Heartbeat Debate

USA Tdoay’s Susan Page is moderating the most important debate. Kamala Harris or Mike Pence could easily soon be Prez. A heartbeat away is real in this election.

Pence will be earnest and polite with silent but deadly arrows flung at Ka Mah La, which he’ll pronounce just that way. He’ll gaze lovingly at Karen his wife and genuflect every time he says Trump’s name.

Harris will string clichés together like It’s Not Who We Are or We Are Better Than This. Her barbs and zingers against Trump will be canned. Beau must be mentioned at least once. And. She’ll of course giggle.

So yay. Can’t wait. Zzzzzzzzzzz.

Rocky Week

Covid clusters continue to grow and more government anti-masked succumb. Could delay if not derail SCOTUS play.

Meanwhile. Chris Rock is everywhere. The first episode of Coen Brothers’ Fargo was gorgeously choreographed theater. Almost felt like we were in our orchestra seats. So far. Great.

SNL returned as irreverent as ever despite the Prez in hospital. Jim Carrey nailed Biden without gushing to debate Baldwin’s less sharp Trump. Mostly funny nonetheless. Chris Rock hosted and was a little nasty but got enough laughs. Megan Thee Stallion. Talent-less.

October !

Don & Melania have tested positive. Must be October. Surprised? No.

Unnamed persons in the immediate vicinity are having a hard time suppressing their gloat. Joe & Mika are struggling to feign concern. As are most media. Karma’s a bitch oozing out of their ears.

All bets are off.

Clear Air

Rain cleaned out the humidity. Fresh breezes.

Comey himself is testifying to the Senate today about the Steele dossier. While Jeff Daniels is on all media promoting the HBO Show. Amy Coney Barrett meeting with only Republicans before her SCOTUS hearing.

Kelly Ripa of all people had the best solution for a coherent debate. She suggested on her show this morning that they should be virtual with the moderator employing the mute button. Don’t rely on her book advice, though. Mexican Gothic was awful.

No surprise. NYTimes columnists said Biden won the debate. Because he wasn’t Trump.

Take Da Bait

Trump was less hot than liberal pundits’ hair on fire. Joe was vertical and completed a few sentences. Both sides claim victory.

Clearly the Biden-Trump debate was all things to all people. Or no one.

Will there be another? We’ll see.

P.S. Who are the fact-checkers? And. Who fact checks them?

Don Ho v. Slow Joe

First debate. Cheesy Hawaiian lounge singer who sang Tiny Bubbles. Sound close? Vs. Sleepy hair-smelling Joe. Whoa. Retro smackdown. Well. Okay. More like the Dirty Old Men Show.

What’s the over-under on one of them melting down beyond repair? Honestly do not know. Cannot predict this one.

Take a swig whenever you hear: C’mon man. No joke. Folks. Hunter. Beau. Fake news. Best ever record in the history of the universe.

Game on.
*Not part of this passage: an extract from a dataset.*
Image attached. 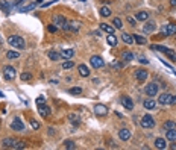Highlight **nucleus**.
<instances>
[{"mask_svg":"<svg viewBox=\"0 0 176 150\" xmlns=\"http://www.w3.org/2000/svg\"><path fill=\"white\" fill-rule=\"evenodd\" d=\"M155 27H156V26H155V23H153V21H149V23H146V24H144L143 31H144L146 34H152V32L155 31Z\"/></svg>","mask_w":176,"mask_h":150,"instance_id":"obj_23","label":"nucleus"},{"mask_svg":"<svg viewBox=\"0 0 176 150\" xmlns=\"http://www.w3.org/2000/svg\"><path fill=\"white\" fill-rule=\"evenodd\" d=\"M112 26H114L116 29H122V27H123V21H122L119 17H116V18L112 20Z\"/></svg>","mask_w":176,"mask_h":150,"instance_id":"obj_33","label":"nucleus"},{"mask_svg":"<svg viewBox=\"0 0 176 150\" xmlns=\"http://www.w3.org/2000/svg\"><path fill=\"white\" fill-rule=\"evenodd\" d=\"M64 147L68 150H75L76 149V144L73 143V141H70V140H67V141H64Z\"/></svg>","mask_w":176,"mask_h":150,"instance_id":"obj_35","label":"nucleus"},{"mask_svg":"<svg viewBox=\"0 0 176 150\" xmlns=\"http://www.w3.org/2000/svg\"><path fill=\"white\" fill-rule=\"evenodd\" d=\"M146 94H147L149 97H155V96L158 94V85H156L155 82L147 83V86H146Z\"/></svg>","mask_w":176,"mask_h":150,"instance_id":"obj_8","label":"nucleus"},{"mask_svg":"<svg viewBox=\"0 0 176 150\" xmlns=\"http://www.w3.org/2000/svg\"><path fill=\"white\" fill-rule=\"evenodd\" d=\"M119 137H120V140H122V141H128V140L131 138V132H129L128 129H120Z\"/></svg>","mask_w":176,"mask_h":150,"instance_id":"obj_20","label":"nucleus"},{"mask_svg":"<svg viewBox=\"0 0 176 150\" xmlns=\"http://www.w3.org/2000/svg\"><path fill=\"white\" fill-rule=\"evenodd\" d=\"M138 61H140V62H141V64H149V61H147V59H146V58H140V59H138Z\"/></svg>","mask_w":176,"mask_h":150,"instance_id":"obj_46","label":"nucleus"},{"mask_svg":"<svg viewBox=\"0 0 176 150\" xmlns=\"http://www.w3.org/2000/svg\"><path fill=\"white\" fill-rule=\"evenodd\" d=\"M26 147V141H18L17 143V146H15V150H21Z\"/></svg>","mask_w":176,"mask_h":150,"instance_id":"obj_41","label":"nucleus"},{"mask_svg":"<svg viewBox=\"0 0 176 150\" xmlns=\"http://www.w3.org/2000/svg\"><path fill=\"white\" fill-rule=\"evenodd\" d=\"M47 56L52 59V61H59L62 56H61V53L59 52H56V50H50L49 53H47Z\"/></svg>","mask_w":176,"mask_h":150,"instance_id":"obj_24","label":"nucleus"},{"mask_svg":"<svg viewBox=\"0 0 176 150\" xmlns=\"http://www.w3.org/2000/svg\"><path fill=\"white\" fill-rule=\"evenodd\" d=\"M122 105H123L128 111H132V109H134V102H132L131 97H122Z\"/></svg>","mask_w":176,"mask_h":150,"instance_id":"obj_17","label":"nucleus"},{"mask_svg":"<svg viewBox=\"0 0 176 150\" xmlns=\"http://www.w3.org/2000/svg\"><path fill=\"white\" fill-rule=\"evenodd\" d=\"M122 39H123V42H126L128 46H131L132 42H134L132 35H131V34H126V32H123V34H122Z\"/></svg>","mask_w":176,"mask_h":150,"instance_id":"obj_26","label":"nucleus"},{"mask_svg":"<svg viewBox=\"0 0 176 150\" xmlns=\"http://www.w3.org/2000/svg\"><path fill=\"white\" fill-rule=\"evenodd\" d=\"M11 127H12L14 130H17V132L24 130V124H23V121H21L20 118H14L12 123H11Z\"/></svg>","mask_w":176,"mask_h":150,"instance_id":"obj_12","label":"nucleus"},{"mask_svg":"<svg viewBox=\"0 0 176 150\" xmlns=\"http://www.w3.org/2000/svg\"><path fill=\"white\" fill-rule=\"evenodd\" d=\"M155 147L156 149H166L167 147V141H166V138H156L155 140Z\"/></svg>","mask_w":176,"mask_h":150,"instance_id":"obj_21","label":"nucleus"},{"mask_svg":"<svg viewBox=\"0 0 176 150\" xmlns=\"http://www.w3.org/2000/svg\"><path fill=\"white\" fill-rule=\"evenodd\" d=\"M68 118H70V121H72L73 124H76V126L79 124V117H78V115H75V114H70V115H68Z\"/></svg>","mask_w":176,"mask_h":150,"instance_id":"obj_37","label":"nucleus"},{"mask_svg":"<svg viewBox=\"0 0 176 150\" xmlns=\"http://www.w3.org/2000/svg\"><path fill=\"white\" fill-rule=\"evenodd\" d=\"M79 23L78 21H68V29L67 31H72V32H78L79 31Z\"/></svg>","mask_w":176,"mask_h":150,"instance_id":"obj_27","label":"nucleus"},{"mask_svg":"<svg viewBox=\"0 0 176 150\" xmlns=\"http://www.w3.org/2000/svg\"><path fill=\"white\" fill-rule=\"evenodd\" d=\"M59 53H61V56H62L64 59H72V58L75 56V50H73V49H62Z\"/></svg>","mask_w":176,"mask_h":150,"instance_id":"obj_16","label":"nucleus"},{"mask_svg":"<svg viewBox=\"0 0 176 150\" xmlns=\"http://www.w3.org/2000/svg\"><path fill=\"white\" fill-rule=\"evenodd\" d=\"M158 103L161 106H167V105H175L176 103V96L173 94H169V93H164L158 97Z\"/></svg>","mask_w":176,"mask_h":150,"instance_id":"obj_1","label":"nucleus"},{"mask_svg":"<svg viewBox=\"0 0 176 150\" xmlns=\"http://www.w3.org/2000/svg\"><path fill=\"white\" fill-rule=\"evenodd\" d=\"M6 58H8V59H18V58H20V53L15 52V50H11V52L6 53Z\"/></svg>","mask_w":176,"mask_h":150,"instance_id":"obj_30","label":"nucleus"},{"mask_svg":"<svg viewBox=\"0 0 176 150\" xmlns=\"http://www.w3.org/2000/svg\"><path fill=\"white\" fill-rule=\"evenodd\" d=\"M114 26H109V24H106V23H100V31H105L108 35L109 34H114Z\"/></svg>","mask_w":176,"mask_h":150,"instance_id":"obj_22","label":"nucleus"},{"mask_svg":"<svg viewBox=\"0 0 176 150\" xmlns=\"http://www.w3.org/2000/svg\"><path fill=\"white\" fill-rule=\"evenodd\" d=\"M3 76H5V79L12 80V79H15L17 71H15L14 67H11V65H5V67H3Z\"/></svg>","mask_w":176,"mask_h":150,"instance_id":"obj_7","label":"nucleus"},{"mask_svg":"<svg viewBox=\"0 0 176 150\" xmlns=\"http://www.w3.org/2000/svg\"><path fill=\"white\" fill-rule=\"evenodd\" d=\"M106 41H108V44H109V46H112V47H116V46H117V38H116L114 34H109L108 38H106Z\"/></svg>","mask_w":176,"mask_h":150,"instance_id":"obj_29","label":"nucleus"},{"mask_svg":"<svg viewBox=\"0 0 176 150\" xmlns=\"http://www.w3.org/2000/svg\"><path fill=\"white\" fill-rule=\"evenodd\" d=\"M153 50H160V52H163V53H166L172 61H176V53L172 50V49H169V47H166V46H156V44H153V46H150Z\"/></svg>","mask_w":176,"mask_h":150,"instance_id":"obj_3","label":"nucleus"},{"mask_svg":"<svg viewBox=\"0 0 176 150\" xmlns=\"http://www.w3.org/2000/svg\"><path fill=\"white\" fill-rule=\"evenodd\" d=\"M140 124H141V127H144V129H152V127L155 126V120H153V117H152V115L146 114V115L141 118Z\"/></svg>","mask_w":176,"mask_h":150,"instance_id":"obj_5","label":"nucleus"},{"mask_svg":"<svg viewBox=\"0 0 176 150\" xmlns=\"http://www.w3.org/2000/svg\"><path fill=\"white\" fill-rule=\"evenodd\" d=\"M166 140H169V141H172V143L176 141V127L166 130Z\"/></svg>","mask_w":176,"mask_h":150,"instance_id":"obj_18","label":"nucleus"},{"mask_svg":"<svg viewBox=\"0 0 176 150\" xmlns=\"http://www.w3.org/2000/svg\"><path fill=\"white\" fill-rule=\"evenodd\" d=\"M163 127L167 130V129H173V127H176V123L173 121V120H167L164 124H163Z\"/></svg>","mask_w":176,"mask_h":150,"instance_id":"obj_34","label":"nucleus"},{"mask_svg":"<svg viewBox=\"0 0 176 150\" xmlns=\"http://www.w3.org/2000/svg\"><path fill=\"white\" fill-rule=\"evenodd\" d=\"M73 65H75V64H73L72 61H65V62L62 64V68H64V70H68V68H72Z\"/></svg>","mask_w":176,"mask_h":150,"instance_id":"obj_40","label":"nucleus"},{"mask_svg":"<svg viewBox=\"0 0 176 150\" xmlns=\"http://www.w3.org/2000/svg\"><path fill=\"white\" fill-rule=\"evenodd\" d=\"M90 64H91V65H93L94 68H102V67L105 65V62H103V59H102L100 56H96V55L90 58Z\"/></svg>","mask_w":176,"mask_h":150,"instance_id":"obj_9","label":"nucleus"},{"mask_svg":"<svg viewBox=\"0 0 176 150\" xmlns=\"http://www.w3.org/2000/svg\"><path fill=\"white\" fill-rule=\"evenodd\" d=\"M172 150H176V144H172Z\"/></svg>","mask_w":176,"mask_h":150,"instance_id":"obj_52","label":"nucleus"},{"mask_svg":"<svg viewBox=\"0 0 176 150\" xmlns=\"http://www.w3.org/2000/svg\"><path fill=\"white\" fill-rule=\"evenodd\" d=\"M31 126H32V129H40V123L37 121V120H31Z\"/></svg>","mask_w":176,"mask_h":150,"instance_id":"obj_43","label":"nucleus"},{"mask_svg":"<svg viewBox=\"0 0 176 150\" xmlns=\"http://www.w3.org/2000/svg\"><path fill=\"white\" fill-rule=\"evenodd\" d=\"M35 3H37V5H40V3H43V0H35Z\"/></svg>","mask_w":176,"mask_h":150,"instance_id":"obj_51","label":"nucleus"},{"mask_svg":"<svg viewBox=\"0 0 176 150\" xmlns=\"http://www.w3.org/2000/svg\"><path fill=\"white\" fill-rule=\"evenodd\" d=\"M68 93H70V94L78 96V94H82V88H79V86H73V88H70V90H68Z\"/></svg>","mask_w":176,"mask_h":150,"instance_id":"obj_36","label":"nucleus"},{"mask_svg":"<svg viewBox=\"0 0 176 150\" xmlns=\"http://www.w3.org/2000/svg\"><path fill=\"white\" fill-rule=\"evenodd\" d=\"M37 6V3H31V5H28V6H24V8H21V12H28V11H31V9H34Z\"/></svg>","mask_w":176,"mask_h":150,"instance_id":"obj_38","label":"nucleus"},{"mask_svg":"<svg viewBox=\"0 0 176 150\" xmlns=\"http://www.w3.org/2000/svg\"><path fill=\"white\" fill-rule=\"evenodd\" d=\"M170 5H172V6H176V0H170Z\"/></svg>","mask_w":176,"mask_h":150,"instance_id":"obj_50","label":"nucleus"},{"mask_svg":"<svg viewBox=\"0 0 176 150\" xmlns=\"http://www.w3.org/2000/svg\"><path fill=\"white\" fill-rule=\"evenodd\" d=\"M8 42L12 46V47H15V49H24V39L21 37H18V35H11V37L8 38Z\"/></svg>","mask_w":176,"mask_h":150,"instance_id":"obj_2","label":"nucleus"},{"mask_svg":"<svg viewBox=\"0 0 176 150\" xmlns=\"http://www.w3.org/2000/svg\"><path fill=\"white\" fill-rule=\"evenodd\" d=\"M20 77H21V80H31V79H32V75H31V73H21Z\"/></svg>","mask_w":176,"mask_h":150,"instance_id":"obj_42","label":"nucleus"},{"mask_svg":"<svg viewBox=\"0 0 176 150\" xmlns=\"http://www.w3.org/2000/svg\"><path fill=\"white\" fill-rule=\"evenodd\" d=\"M100 15H102V17H109V15H111V9H109L108 6H102V8H100Z\"/></svg>","mask_w":176,"mask_h":150,"instance_id":"obj_32","label":"nucleus"},{"mask_svg":"<svg viewBox=\"0 0 176 150\" xmlns=\"http://www.w3.org/2000/svg\"><path fill=\"white\" fill-rule=\"evenodd\" d=\"M132 38H134V41H135L137 44H146V38L141 37V35H137V34H134V35H132Z\"/></svg>","mask_w":176,"mask_h":150,"instance_id":"obj_31","label":"nucleus"},{"mask_svg":"<svg viewBox=\"0 0 176 150\" xmlns=\"http://www.w3.org/2000/svg\"><path fill=\"white\" fill-rule=\"evenodd\" d=\"M53 24H56L58 27H61L64 31L68 29V21H67V18L64 15H55L53 17Z\"/></svg>","mask_w":176,"mask_h":150,"instance_id":"obj_4","label":"nucleus"},{"mask_svg":"<svg viewBox=\"0 0 176 150\" xmlns=\"http://www.w3.org/2000/svg\"><path fill=\"white\" fill-rule=\"evenodd\" d=\"M122 59H123V62H129V61L134 59V53H132V52H123Z\"/></svg>","mask_w":176,"mask_h":150,"instance_id":"obj_28","label":"nucleus"},{"mask_svg":"<svg viewBox=\"0 0 176 150\" xmlns=\"http://www.w3.org/2000/svg\"><path fill=\"white\" fill-rule=\"evenodd\" d=\"M128 21H129V24H131V26H135V18H132V17H128Z\"/></svg>","mask_w":176,"mask_h":150,"instance_id":"obj_44","label":"nucleus"},{"mask_svg":"<svg viewBox=\"0 0 176 150\" xmlns=\"http://www.w3.org/2000/svg\"><path fill=\"white\" fill-rule=\"evenodd\" d=\"M161 34H163V37L176 35V24H173V23H169V24L163 26V27H161Z\"/></svg>","mask_w":176,"mask_h":150,"instance_id":"obj_6","label":"nucleus"},{"mask_svg":"<svg viewBox=\"0 0 176 150\" xmlns=\"http://www.w3.org/2000/svg\"><path fill=\"white\" fill-rule=\"evenodd\" d=\"M17 140H14V138H5L3 141H2V146L3 147H6V149H15V146H17Z\"/></svg>","mask_w":176,"mask_h":150,"instance_id":"obj_13","label":"nucleus"},{"mask_svg":"<svg viewBox=\"0 0 176 150\" xmlns=\"http://www.w3.org/2000/svg\"><path fill=\"white\" fill-rule=\"evenodd\" d=\"M143 106H144L147 111H152V109H156V102H155L152 97H149V99H146V100L143 102Z\"/></svg>","mask_w":176,"mask_h":150,"instance_id":"obj_14","label":"nucleus"},{"mask_svg":"<svg viewBox=\"0 0 176 150\" xmlns=\"http://www.w3.org/2000/svg\"><path fill=\"white\" fill-rule=\"evenodd\" d=\"M38 112H40V115L41 117H49L50 115V112H52V108H49L46 103H38Z\"/></svg>","mask_w":176,"mask_h":150,"instance_id":"obj_11","label":"nucleus"},{"mask_svg":"<svg viewBox=\"0 0 176 150\" xmlns=\"http://www.w3.org/2000/svg\"><path fill=\"white\" fill-rule=\"evenodd\" d=\"M44 102H46V99H44L43 96H41V97H38V99H37V105H38V103H44Z\"/></svg>","mask_w":176,"mask_h":150,"instance_id":"obj_45","label":"nucleus"},{"mask_svg":"<svg viewBox=\"0 0 176 150\" xmlns=\"http://www.w3.org/2000/svg\"><path fill=\"white\" fill-rule=\"evenodd\" d=\"M114 67H116V68H122L123 65H122V64H119V62H116V64H114Z\"/></svg>","mask_w":176,"mask_h":150,"instance_id":"obj_48","label":"nucleus"},{"mask_svg":"<svg viewBox=\"0 0 176 150\" xmlns=\"http://www.w3.org/2000/svg\"><path fill=\"white\" fill-rule=\"evenodd\" d=\"M58 29H59V27H58V26H56V24H53V23H52V24H49V26H47V31H49V32H50V34H53V32H56V31H58Z\"/></svg>","mask_w":176,"mask_h":150,"instance_id":"obj_39","label":"nucleus"},{"mask_svg":"<svg viewBox=\"0 0 176 150\" xmlns=\"http://www.w3.org/2000/svg\"><path fill=\"white\" fill-rule=\"evenodd\" d=\"M94 114H96L97 117H105V115L108 114V108H106L105 105L99 103V105H96V106H94Z\"/></svg>","mask_w":176,"mask_h":150,"instance_id":"obj_10","label":"nucleus"},{"mask_svg":"<svg viewBox=\"0 0 176 150\" xmlns=\"http://www.w3.org/2000/svg\"><path fill=\"white\" fill-rule=\"evenodd\" d=\"M135 18H137L138 21H146V20L149 18V12H147V11H140Z\"/></svg>","mask_w":176,"mask_h":150,"instance_id":"obj_25","label":"nucleus"},{"mask_svg":"<svg viewBox=\"0 0 176 150\" xmlns=\"http://www.w3.org/2000/svg\"><path fill=\"white\" fill-rule=\"evenodd\" d=\"M55 2H56V0H52V2H47V3H44V6H50V5H52V3H55Z\"/></svg>","mask_w":176,"mask_h":150,"instance_id":"obj_47","label":"nucleus"},{"mask_svg":"<svg viewBox=\"0 0 176 150\" xmlns=\"http://www.w3.org/2000/svg\"><path fill=\"white\" fill-rule=\"evenodd\" d=\"M135 77H137L140 82H144V80L147 79V71H146L144 68H138V70H135Z\"/></svg>","mask_w":176,"mask_h":150,"instance_id":"obj_15","label":"nucleus"},{"mask_svg":"<svg viewBox=\"0 0 176 150\" xmlns=\"http://www.w3.org/2000/svg\"><path fill=\"white\" fill-rule=\"evenodd\" d=\"M78 71H79V75L82 76V77H88V76H90V70H88V67L85 64L78 65Z\"/></svg>","mask_w":176,"mask_h":150,"instance_id":"obj_19","label":"nucleus"},{"mask_svg":"<svg viewBox=\"0 0 176 150\" xmlns=\"http://www.w3.org/2000/svg\"><path fill=\"white\" fill-rule=\"evenodd\" d=\"M49 134H50V135H53V134H55V129H52V127H49Z\"/></svg>","mask_w":176,"mask_h":150,"instance_id":"obj_49","label":"nucleus"}]
</instances>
Must-see TV.

Women Supremes

The first woman Supreme Court Justice was nominated by a Republican. Ronald Reagan. Sandra Day O’Connor went to Stanford Law.

Followed by Ruth Bader Ginsburg, nominated by a Democrat. Bill Clinton. She went to Harvard then Columbia Law. Two more women named by Democrat Barack Obama. Elena Kagan went to Harvard Law. Sonia Sotomayor Yale Law.

Now Amy Coney Barrett is appointed by Republican Donald Trump. She went to Notre Dame Law.

SDO and RBG both opened paths for Women Supremes.

Al Fresco All Year

One of the most uplifting scenes in this otherwise dismal year is the creativity of restaurateurs in NYC. Bubbles, plants, umbrellas, lights, dividers to expand dining outdoors onto sidewalks and streets.

Now al fresco spaces can continue all seasons according to a City ruling today.  Heaters. Awnings. Who knows what inventive solutions they’ll come up with. But. Yay! Even Gramercy Tavern has re-opened.

We’ll take it.

Back to the City

Crisp and chilly air as NYC seems a bit more bustling. School buses and car horns. Better than masked silence. For now.

Golf is officially gone as a fan sport. No one will tune in to see Bryson deChambeau take thirty practice swings before his drive. Then. Check his book twenty times on each shot after he admonishes his caddie for choosing the wrong club. And. Finally line up and mark his putt a minimum of ten times before he hits it.  How can anyone stand to play with him? Nevermind watch?   So. Rant done.

Emmy’s got it mostly right. Kimmel kicked it off and kept it fresh. Schitt’s Creek and Succession best two shows on TV last year. And they won big.